Mas Francisco quis falar de outro tipo de guerra. «Como sabemos, a paz não é apenas ausência de guerra, mas o empenho incansável – especialmente daqueles que ocupamos um cargo de maior responsabilidade – de reconhecer, garantir e reconstruir concretamente a dignidade, tantas vezes esquecida ou ignorada, de irmãos nossos, para que possam sentir-se os principais protagonistas do destino da própria nação.» Reconhecendo que a paz possibilitou desenvolvimento do país, o Papa pediu: «Encorajo-vos a prosseguir no trabalho de consolidar as estruturas e instituições necessárias para permitir que ninguém se sinta abandonado, especialmente os vossos jovens, que formam grande parte da população. […] Não cesseis os esforços enquanto houver crianças e adolescentes sem educação, famílias sem teto, trabalhadores sem trabalho, camponeses sem terra... Tais são as bases de um futuro de esperança, porque futuro de dignidade! Tais são as armas da paz.»

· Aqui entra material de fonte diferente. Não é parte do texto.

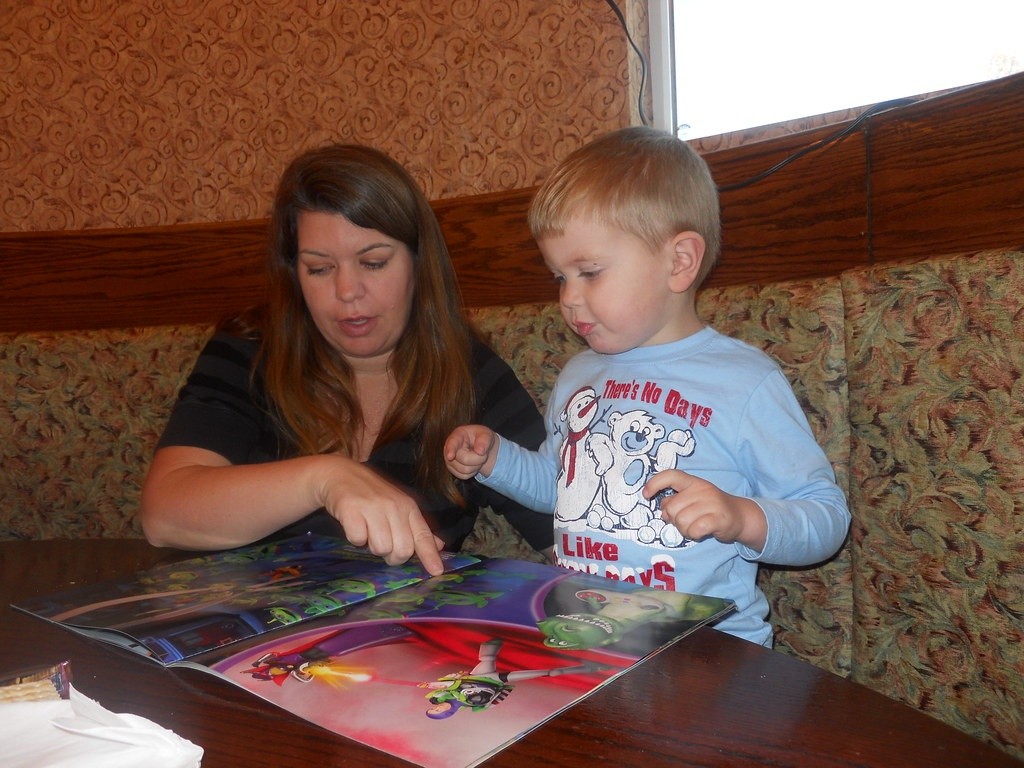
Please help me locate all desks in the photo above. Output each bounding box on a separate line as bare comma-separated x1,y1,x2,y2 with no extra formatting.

No discurso aos principais responsáveis de Moçambique, o Papa quis alertar para o cuidado da «nossa Casa Comum».
A manhã do primeiro dia em Moçambique terminou com um encontro inter-religioso com jovens, no pavilhão Maxaquene. Depois de assistir a um espetáculo e cânticos sobre paz e reconcilicação, o Papa enalteceu o papel dos jovens, dizendo-lhes várias vezes: «Vós sois o presente de Moçambique. Que seria desta terra sem os seus jovens? Ver-vos cantar, sorrir, cantar, no meio das dificuldades que viveis é o melhor sinal de que vós, jovens, sois a alegria deste país hoje. […] Que há de mais importante do que encontrar-me convosco. Vós sois importantes!»



Interpelou diretamente os jovens em diferentes momentos, pedindo-lhes que respondessem se estão disponíveis para a reconciliação, por exemplo. Perante centenas de jovens, de várias religiões, Francisco apelou para que não percam essa alegria. «Como contribuir para resolver os problemas do país? Não deixeis que vos roubem a alegria. Não deixeis que vos roubem a alegria! Que não vos roubem a alegria!» O Santo Padre alertou ainda para a importância de sonhar e alertou para as «duas atitudes que matam os sonhos e a esperança. Quais são? A resignação e a ansiedade são grandes inimigas de vida porque normalmente impelem-nos por um caminho fácil, mas de derrota e a portagem que pedem para passar é muito cara! Paga-se com a própria felicidade! Até com a própria vida!»

O Papa lembrou até Eusébio, o Pantera Negra: «Quando tudo parece estar parado e os problemas pessoais nos preocupam, não é bom dar-se por vencido. […] Sei que a maioria de vós gosta muito de futebol. Recordo um grande jogador destas terras que optou por não se resignar Eusébio, a Pantera Negra. […] A sua paixão pelo futebol fê-lo sonhar, avançar. Não faltavam razões para se resignar e não se resignou. O seu sonho e vontade de jogar lançaram-no para diante.»